The current paradigm in tissue engineering requires the fabrication of multi-scale structures that can reproduce the complex topography and biochemical composition of the extracellular matrix (ECM). For example, the dermal layer of skin consists of elastin and collagen fibers with widths ranging from a few hundred nanometers to a few microns. The figure shows the SHG image from the collagen fibers in ex vivo skin. Fibroblasts require this complex 3D structure to properly spread, differentiate, migrate, and synthesize new matrix. A fundamental issue in the design of tissue engineering scaffolds is an understanding of the topographic and ECM cues that underlie these cellular processes. To shed light on this problem, we have been systematically examining the cell spreading response on simple geometrical patterns we use to emulate the native ECM structure.
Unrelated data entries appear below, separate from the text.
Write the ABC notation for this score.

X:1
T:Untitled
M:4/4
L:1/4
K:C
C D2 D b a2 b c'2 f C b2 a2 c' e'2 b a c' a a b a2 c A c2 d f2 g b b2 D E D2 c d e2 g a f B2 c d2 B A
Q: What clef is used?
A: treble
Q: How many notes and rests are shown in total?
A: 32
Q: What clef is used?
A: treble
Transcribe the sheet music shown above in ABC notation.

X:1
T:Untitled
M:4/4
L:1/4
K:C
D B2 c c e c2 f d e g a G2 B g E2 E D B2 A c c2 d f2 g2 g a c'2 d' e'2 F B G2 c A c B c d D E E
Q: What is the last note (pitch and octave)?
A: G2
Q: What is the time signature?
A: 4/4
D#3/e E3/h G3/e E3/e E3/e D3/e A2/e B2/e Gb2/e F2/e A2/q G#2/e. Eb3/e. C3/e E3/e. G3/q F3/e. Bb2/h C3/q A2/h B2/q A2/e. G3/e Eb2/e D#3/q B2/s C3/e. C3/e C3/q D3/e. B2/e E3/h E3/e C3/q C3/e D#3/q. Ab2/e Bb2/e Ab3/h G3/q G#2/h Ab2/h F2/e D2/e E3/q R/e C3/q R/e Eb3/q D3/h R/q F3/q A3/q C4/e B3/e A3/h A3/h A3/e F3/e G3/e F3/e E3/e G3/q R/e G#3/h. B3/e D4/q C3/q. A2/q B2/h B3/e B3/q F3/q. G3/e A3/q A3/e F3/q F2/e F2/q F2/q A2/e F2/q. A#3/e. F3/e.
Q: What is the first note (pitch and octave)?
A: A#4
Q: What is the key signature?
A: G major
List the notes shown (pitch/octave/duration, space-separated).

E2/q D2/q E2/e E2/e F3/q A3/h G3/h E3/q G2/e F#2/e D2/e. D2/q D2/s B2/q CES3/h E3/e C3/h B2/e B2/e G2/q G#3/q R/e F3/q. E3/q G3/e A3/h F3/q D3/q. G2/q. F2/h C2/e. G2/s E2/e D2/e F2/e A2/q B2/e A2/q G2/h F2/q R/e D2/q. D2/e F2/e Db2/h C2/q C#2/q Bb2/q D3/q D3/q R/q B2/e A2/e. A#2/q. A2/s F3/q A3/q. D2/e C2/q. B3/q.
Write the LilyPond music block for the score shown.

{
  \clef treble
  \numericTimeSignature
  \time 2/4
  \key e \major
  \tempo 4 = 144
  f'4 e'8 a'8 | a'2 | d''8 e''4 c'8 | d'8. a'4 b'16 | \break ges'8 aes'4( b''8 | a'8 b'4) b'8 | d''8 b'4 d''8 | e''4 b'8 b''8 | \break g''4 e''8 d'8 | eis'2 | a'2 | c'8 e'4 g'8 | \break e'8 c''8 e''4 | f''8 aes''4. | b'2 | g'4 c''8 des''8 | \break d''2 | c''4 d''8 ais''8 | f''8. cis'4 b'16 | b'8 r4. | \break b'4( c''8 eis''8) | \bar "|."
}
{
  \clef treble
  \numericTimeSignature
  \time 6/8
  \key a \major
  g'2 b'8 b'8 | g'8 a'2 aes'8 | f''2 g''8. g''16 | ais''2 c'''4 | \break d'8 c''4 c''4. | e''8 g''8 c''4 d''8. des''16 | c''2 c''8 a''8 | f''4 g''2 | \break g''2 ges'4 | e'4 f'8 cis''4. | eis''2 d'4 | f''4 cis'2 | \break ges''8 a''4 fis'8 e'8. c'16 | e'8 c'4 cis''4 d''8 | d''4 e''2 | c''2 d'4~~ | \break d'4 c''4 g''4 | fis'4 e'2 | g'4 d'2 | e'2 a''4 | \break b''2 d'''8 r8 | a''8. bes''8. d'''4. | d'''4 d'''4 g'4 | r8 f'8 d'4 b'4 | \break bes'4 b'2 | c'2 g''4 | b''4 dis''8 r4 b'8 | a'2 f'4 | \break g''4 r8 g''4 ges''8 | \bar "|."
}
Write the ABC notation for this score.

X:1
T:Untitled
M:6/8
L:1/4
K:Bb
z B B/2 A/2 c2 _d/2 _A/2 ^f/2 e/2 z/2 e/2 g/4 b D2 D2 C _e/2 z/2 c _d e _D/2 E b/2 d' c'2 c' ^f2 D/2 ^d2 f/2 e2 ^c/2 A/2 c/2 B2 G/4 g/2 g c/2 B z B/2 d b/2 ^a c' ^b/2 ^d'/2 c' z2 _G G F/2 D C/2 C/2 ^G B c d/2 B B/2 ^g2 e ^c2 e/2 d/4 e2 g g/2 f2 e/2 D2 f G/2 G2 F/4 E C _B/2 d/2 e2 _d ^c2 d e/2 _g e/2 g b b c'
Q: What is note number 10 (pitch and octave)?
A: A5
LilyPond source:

We used MPE photochemistry to fabricate linear patterns of crosslinked fibers from the ECM proteins collagen (types I and II), fibronectin, and fibrinogen, as well as the topographic control of crosslinked BSA. A phase contrast image of fibroblasts on crosslinked type I collagen fibers is shown in the left panel below. We see that the cells preferentially spread on and across the patterns. We observe similar behavior from the other ECM proteins, whereas cells on BSA display quantitatively different spreading. The right panel further shows the importance of ECM cues on cell morphology. The cells were triple stained, and the cells on patterns (white dashes) show highly directed stress fibers (green), whereas the cells in the periphery of the image show only diffuse actin staining. Similarly the cells on the crosslinked collagen show punctate focal adhesion staining (red), indicative of strong cell-matrix interactions.